Pour une eau TRès saine

Les opposants à la fluoration de l'eau potable, à Trois-Rivières, tentent une fois de plus de convaincre la Ville de ne pas reprendre ce procédé, compte tenu des données scientifiques contradictoires quant à son utilité réelle. Lundi soir, ils ont déposé au conseil municipal une déclaration de principes en ce sens.


Depuis le début des travaux de modernisation de son usine de traitement de l'eau potable, la Ville de Trois-Rivières a suspendu la fluoration de l'eau potable. Rien ne semblait pour l'instant indiquer qu'elle décide d'y mettre fin, compte tenu de la disponibilité de subventions pour la fluoration de l'eau potable provenant des réseaux municipaux.

Lors de la dernière séance du conseil, des citoyens représentant la «Coalition pour une eau TRès saine à Trois-Rivières» sont intervenus et ont demandé aux élus municipaux de mettre un terme à la fluoration.
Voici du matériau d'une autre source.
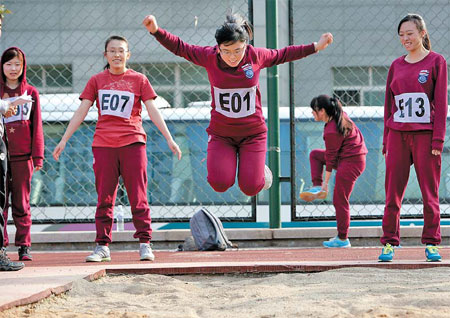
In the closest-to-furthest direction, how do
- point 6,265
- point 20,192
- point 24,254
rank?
point 6,265, point 20,192, point 24,254

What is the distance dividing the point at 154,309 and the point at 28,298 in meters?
0.64

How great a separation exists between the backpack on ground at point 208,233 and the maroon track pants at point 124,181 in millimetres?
1511

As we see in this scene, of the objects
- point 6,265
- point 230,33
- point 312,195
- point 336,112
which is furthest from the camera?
point 312,195

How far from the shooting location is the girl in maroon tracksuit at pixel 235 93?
18.0ft

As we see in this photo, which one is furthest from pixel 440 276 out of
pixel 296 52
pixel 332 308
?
pixel 296 52

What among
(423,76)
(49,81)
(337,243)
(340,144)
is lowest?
(337,243)

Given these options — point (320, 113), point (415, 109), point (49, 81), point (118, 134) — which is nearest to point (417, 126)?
point (415, 109)

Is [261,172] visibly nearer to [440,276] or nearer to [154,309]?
[440,276]

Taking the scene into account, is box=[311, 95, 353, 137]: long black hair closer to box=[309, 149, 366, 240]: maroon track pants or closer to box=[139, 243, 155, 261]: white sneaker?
box=[309, 149, 366, 240]: maroon track pants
Philippe Giroul et Jean-François Gaudette souhaitent que le conseil municipal soit saisi de cette question et qu'une résolution officielle soit adoptée sur la question de la fluoration de l'eau potable.

Il souhaitent en fait que la Ville applique le principe de la précaution en matière de fluoration et qu'elle renonce ainsi à son projet de fluorer l'eau distribuée via le réseau d'aqueduc de la ville.

«On croit que ce serait préférable que la Ville opte pour l'éducation, la sensibilisation et la prévention pour résoudre les problèmes d'hygiène bucco-dentaire», plaide M. Giroul. Il croit d'ailleurs que l'argent normalement versé par Québec en subvention pour la fluoration soit plutôt investi dans un programme d'éducation et de prévention.

M. Giroul a tenté de savoir qui, à la Ville, a déterminé qu'il fallait continuer à fluoriser l'eau potable, et à quel moment cette décision avait été prise. «Je n'ai eu aucune réponse. J'ai demandé une rencontre avec le maire le 12 février dernier et je n'ai eu aucune nouvelle», explique-t-il.

En séance publique, le maire Yves Lévesque a indiqué qu'il ne voulait pas refaire un débat sur la fluoration.

«Ça relève de la santé publique et c'est le gouvernement provincial qui subventionne pour ça. Si eux ils jugent que c'est bon, on va profiter des subventions. Chez nous, ça existait avant les travaux à l'usine de filtration et il y a une possibilité de la maintenir», a-t-il expliqué avant de suggérer aux deux représentants de la Coalition de faire des représentations auprès des députés provinciaux.

Jean-François Gaudette a pour sa part rappelé les préoccupations qu'ont les opposants à la fluoration, notamment quand on parle des dangers pour la santé et des risques pour l'environnement.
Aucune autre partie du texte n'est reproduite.